STATED EXERCISE A:
Please list every state case number given in the court opinion below.

Opinion
1:12CV61
02-21-2013
MEMORANDUM OPINION AND RECOMMENDATION
OF UNITED STATES MAGISTRATE JUDGE
Petitioner, a prisoner of the State of North Carolina, seeks a writ of habeas corpus pursuant to 28 U.S.C. § 2254. (Docket Entry 1.) On January 17, 2006, in the Superior Court of Guilford County, Petitioner was convicted after a trial by jury of first degree kidnapping, robbery with a dangerous weapon and two counts of attempted robbery with a dangerous weapon in cases 05 CRS 85660, 05 CRS 85661, 05 CRS 85662 and 05 CRS 85663. (Docket Entry 5, Ex. 2 at 20-23; see also Docket Entry 1, ¶¶ 1-6.) On that same date, Petitioner pled guilty to possession of a firearm by a felon in case 05 CRS 86016. (Docket Entry 5, Ex. 2 at 24-27.) The trial court sentenced Petitioner to 116 to 149 months of imprisonment for first degree kidnapping, 103 to 133 months of imprisonment for each count of robbery with a dangerous weapon and attempted robbery with a dangerous weapon, and to 16 to 20 months of imprisonment for possession of a firearm by a felon. (Docket Entry 5, Ex. 2 at 28-37; see also Docket Entry 1, ¶ 3.) The 116 to 149 month sentence and two of the 103 to 133 month sentences were run consecutively. (Docket Entry 5, Ex. 2 at 28-37.)
Exhibit 2 to Respondent's brief in support of his summary judgment motion consists of the state appellate record and the pin cites for said document reflect the hand-written numbers at the bottom of the cited pages.

STATED EXERCISE B:
Copy the record below word for word, keeping each of its lines unchanged.

ENTRIES SUPPLIED:
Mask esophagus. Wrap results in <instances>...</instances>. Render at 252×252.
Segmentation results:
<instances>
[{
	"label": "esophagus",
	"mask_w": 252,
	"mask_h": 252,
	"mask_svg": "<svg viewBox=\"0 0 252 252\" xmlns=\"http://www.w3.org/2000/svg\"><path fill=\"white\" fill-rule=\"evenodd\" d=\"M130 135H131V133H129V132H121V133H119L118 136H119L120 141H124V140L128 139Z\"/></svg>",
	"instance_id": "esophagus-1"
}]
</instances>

RESULT A:
05 CRS 85660, 05 CRS 85661, 05 CRS 85662, 05 CRS 85663, 05 CRS 86016

RESULT B:
Mask esophagus. Wrap results in <instances>...</instances>. Render at 252×252.
Segmentation results:
<instances>
[{
	"label": "esophagus",
	"mask_w": 252,
	"mask_h": 252,
	"mask_svg": "<svg viewBox=\"0 0 252 252\" xmlns=\"http://www.w3.org/2000/svg\"><path fill=\"white\" fill-rule=\"evenodd\" d=\"M130 135H131V133H129V132H121V133H119L118 136H119L120 141H124V140L128 139Z\"/></svg>",
	"instance_id": "esophagus-1"
}]
</instances>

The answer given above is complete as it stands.